- OBJECTIF DE LA TÂCHE
Pourriez-vous recopier à l'identique chaque ligne de la liste ci-dessous ?

Lignes du jeu de données
----
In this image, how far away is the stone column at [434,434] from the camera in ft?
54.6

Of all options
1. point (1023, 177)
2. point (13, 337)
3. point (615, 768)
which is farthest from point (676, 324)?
----
- SOLUTION DE LA TÂCHE
In this image, how far away is the stone column at [434,434] from the camera in ft?
54.6

Of all options
1. point (1023, 177)
2. point (13, 337)
3. point (615, 768)
which is farthest from point (676, 324)?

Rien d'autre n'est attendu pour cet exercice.